La sua storia con Pietro Taricone è un ricordo lontano ma felice. I due erano giovani e innamorati, avevano comprato una casa in campagna e avevano piantato alberi. Dopo la tragica morte di Pietro, Kasia ha deciso di tenere la casa come un legame con il passato e un rifugio per i loro figli, se vorranno rimanere lì.
Oggi Kasia vive nel quartiere Coppedè di Roma insieme al marito Domenico Procacci, produttore cinematografico. Nonostante il quartiere sia affascinante, Kasia ammette che la scelta di vivere lì è stata dettata dalla vicinanza all’ufficio di Domenico. Nonostante la sua lunga permanenza a Roma, Kasia non si sente completamente romana e afferma che ogni quartiere della città sembra un paese a sé stante.
Il film-documentario “Mur” e l’impegno di Kasia Smutniak
Kasia Smutniak è attualmente impegnata nella promozione del suo film-documentario intitolato “Mur”, di cui è regista e interprete. Il film racconta la storia dei migranti che si trovano ai confini tra Polonia e Bielorussia, imprigionati tra fili spinati e privati di ogni contatto con il mondo esterno. Kasia ha dichiarato che il suo obiettivo era quello di portare l’attenzione su una situazione umanitaria spesso ignorata dai media.
Per realizzare il documentario, Kasia è tornata in Polonia insieme a Diego Bianchi, noto giornalista italiano. Grazie ai social media, è riuscita a creare una rete di contatti e a registrare un reportage per il programma di Bianchi, “Propaganda Live”. Il loro obiettivo era quello di raccontare il dramma dei migranti e di sensibilizzare l’opinione pubblica su questa tragedia.
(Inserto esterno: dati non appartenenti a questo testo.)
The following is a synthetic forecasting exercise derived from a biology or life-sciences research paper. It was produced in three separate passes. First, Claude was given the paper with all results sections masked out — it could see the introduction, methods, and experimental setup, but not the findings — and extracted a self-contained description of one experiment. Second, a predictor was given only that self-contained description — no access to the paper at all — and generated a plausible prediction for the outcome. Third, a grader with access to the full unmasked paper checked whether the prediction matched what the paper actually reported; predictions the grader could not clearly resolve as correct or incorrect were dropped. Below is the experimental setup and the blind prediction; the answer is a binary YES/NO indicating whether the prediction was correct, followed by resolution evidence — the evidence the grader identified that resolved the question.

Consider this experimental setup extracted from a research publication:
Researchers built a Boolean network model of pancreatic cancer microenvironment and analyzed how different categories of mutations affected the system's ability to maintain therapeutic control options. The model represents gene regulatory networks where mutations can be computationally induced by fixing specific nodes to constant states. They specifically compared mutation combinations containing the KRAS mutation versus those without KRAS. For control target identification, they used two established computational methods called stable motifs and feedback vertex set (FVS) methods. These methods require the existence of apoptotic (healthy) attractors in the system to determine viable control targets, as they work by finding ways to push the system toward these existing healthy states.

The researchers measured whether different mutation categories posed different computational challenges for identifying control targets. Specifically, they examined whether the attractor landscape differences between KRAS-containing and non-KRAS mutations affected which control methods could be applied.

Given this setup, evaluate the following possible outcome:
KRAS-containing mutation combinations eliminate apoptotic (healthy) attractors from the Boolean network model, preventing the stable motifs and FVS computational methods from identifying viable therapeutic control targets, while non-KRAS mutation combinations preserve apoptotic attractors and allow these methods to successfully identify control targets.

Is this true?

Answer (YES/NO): YES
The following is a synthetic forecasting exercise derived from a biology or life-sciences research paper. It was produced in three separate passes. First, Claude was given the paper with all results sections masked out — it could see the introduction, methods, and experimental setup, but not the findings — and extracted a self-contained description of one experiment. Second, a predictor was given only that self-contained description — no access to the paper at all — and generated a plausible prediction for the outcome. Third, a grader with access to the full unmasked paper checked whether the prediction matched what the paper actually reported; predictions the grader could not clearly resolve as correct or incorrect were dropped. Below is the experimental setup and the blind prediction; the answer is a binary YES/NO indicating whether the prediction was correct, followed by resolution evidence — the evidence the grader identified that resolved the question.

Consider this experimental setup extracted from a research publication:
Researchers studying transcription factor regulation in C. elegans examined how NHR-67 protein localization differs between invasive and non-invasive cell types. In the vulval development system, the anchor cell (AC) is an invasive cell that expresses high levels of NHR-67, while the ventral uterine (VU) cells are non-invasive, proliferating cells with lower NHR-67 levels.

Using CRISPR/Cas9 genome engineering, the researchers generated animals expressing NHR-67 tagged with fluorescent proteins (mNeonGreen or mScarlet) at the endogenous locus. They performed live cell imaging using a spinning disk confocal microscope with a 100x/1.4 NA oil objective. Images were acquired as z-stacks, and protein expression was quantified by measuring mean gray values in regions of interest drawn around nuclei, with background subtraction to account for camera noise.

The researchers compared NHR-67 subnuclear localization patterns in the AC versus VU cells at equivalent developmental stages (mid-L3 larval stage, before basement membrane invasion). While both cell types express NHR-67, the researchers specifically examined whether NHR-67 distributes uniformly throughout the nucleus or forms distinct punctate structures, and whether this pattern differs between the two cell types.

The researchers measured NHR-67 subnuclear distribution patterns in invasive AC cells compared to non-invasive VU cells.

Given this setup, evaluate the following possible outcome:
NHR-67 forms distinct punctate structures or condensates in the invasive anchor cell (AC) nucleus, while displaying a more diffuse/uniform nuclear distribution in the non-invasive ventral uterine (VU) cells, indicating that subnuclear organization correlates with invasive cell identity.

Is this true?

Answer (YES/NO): NO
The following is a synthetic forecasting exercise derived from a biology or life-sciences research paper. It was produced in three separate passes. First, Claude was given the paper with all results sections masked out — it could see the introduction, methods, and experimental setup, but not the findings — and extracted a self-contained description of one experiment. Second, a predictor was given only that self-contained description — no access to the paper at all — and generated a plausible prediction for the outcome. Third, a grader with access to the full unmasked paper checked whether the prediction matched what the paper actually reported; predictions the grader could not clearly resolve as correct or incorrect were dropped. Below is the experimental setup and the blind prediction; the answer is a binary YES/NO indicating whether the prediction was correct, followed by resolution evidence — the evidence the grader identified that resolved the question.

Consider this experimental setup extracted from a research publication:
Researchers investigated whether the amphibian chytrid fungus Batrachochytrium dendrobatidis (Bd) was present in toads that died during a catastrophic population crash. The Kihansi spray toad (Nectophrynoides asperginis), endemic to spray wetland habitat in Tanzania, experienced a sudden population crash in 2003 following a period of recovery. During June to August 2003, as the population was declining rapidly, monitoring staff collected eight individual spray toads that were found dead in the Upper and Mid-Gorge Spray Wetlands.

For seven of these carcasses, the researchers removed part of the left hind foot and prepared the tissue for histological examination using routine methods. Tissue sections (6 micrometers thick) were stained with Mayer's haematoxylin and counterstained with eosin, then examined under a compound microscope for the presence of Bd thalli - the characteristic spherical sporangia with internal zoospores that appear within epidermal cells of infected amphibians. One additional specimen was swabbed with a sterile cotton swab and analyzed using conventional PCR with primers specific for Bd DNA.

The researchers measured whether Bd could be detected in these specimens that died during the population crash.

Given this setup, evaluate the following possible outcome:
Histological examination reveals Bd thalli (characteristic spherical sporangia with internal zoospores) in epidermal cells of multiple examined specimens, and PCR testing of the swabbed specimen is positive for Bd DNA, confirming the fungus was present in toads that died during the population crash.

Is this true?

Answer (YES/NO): YES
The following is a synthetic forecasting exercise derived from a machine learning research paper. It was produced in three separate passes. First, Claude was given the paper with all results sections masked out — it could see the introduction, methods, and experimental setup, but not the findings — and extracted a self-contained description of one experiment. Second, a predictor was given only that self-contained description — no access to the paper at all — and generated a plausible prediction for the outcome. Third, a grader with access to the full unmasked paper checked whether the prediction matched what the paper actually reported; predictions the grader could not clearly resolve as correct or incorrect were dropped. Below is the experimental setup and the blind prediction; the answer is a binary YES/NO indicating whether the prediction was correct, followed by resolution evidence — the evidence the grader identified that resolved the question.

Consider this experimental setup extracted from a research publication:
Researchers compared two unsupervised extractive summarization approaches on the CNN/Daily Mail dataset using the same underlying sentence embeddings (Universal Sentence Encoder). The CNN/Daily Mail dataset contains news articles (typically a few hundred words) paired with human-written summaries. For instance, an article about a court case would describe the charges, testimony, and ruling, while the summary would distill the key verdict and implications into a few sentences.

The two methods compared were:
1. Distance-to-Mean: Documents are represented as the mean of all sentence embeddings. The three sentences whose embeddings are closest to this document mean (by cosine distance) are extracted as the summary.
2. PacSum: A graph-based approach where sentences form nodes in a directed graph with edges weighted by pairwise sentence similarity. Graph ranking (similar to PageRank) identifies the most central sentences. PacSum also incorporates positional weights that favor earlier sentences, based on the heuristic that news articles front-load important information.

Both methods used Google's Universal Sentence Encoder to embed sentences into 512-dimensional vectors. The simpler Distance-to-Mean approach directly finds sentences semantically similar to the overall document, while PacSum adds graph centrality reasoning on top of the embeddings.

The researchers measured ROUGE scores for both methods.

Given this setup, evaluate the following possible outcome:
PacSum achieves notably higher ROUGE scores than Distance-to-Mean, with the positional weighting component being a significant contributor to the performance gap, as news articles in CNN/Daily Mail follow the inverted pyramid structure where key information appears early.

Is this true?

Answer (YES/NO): NO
Kasia ha sottolineato che ha cercato di coinvolgere diverse agenzie umanitarie e persino gli eurodeputati per ottenere aiuto per i migranti. Il documentario è stato realizzato con mezzi limitati, spesso fingendosi giornaliste e utilizzando solo un telefono e una mini-telecamera. Nonostante le difficoltà, Kasia è determinata a far sentire la voce di coloro che sono invisibili agli occhi del mondo.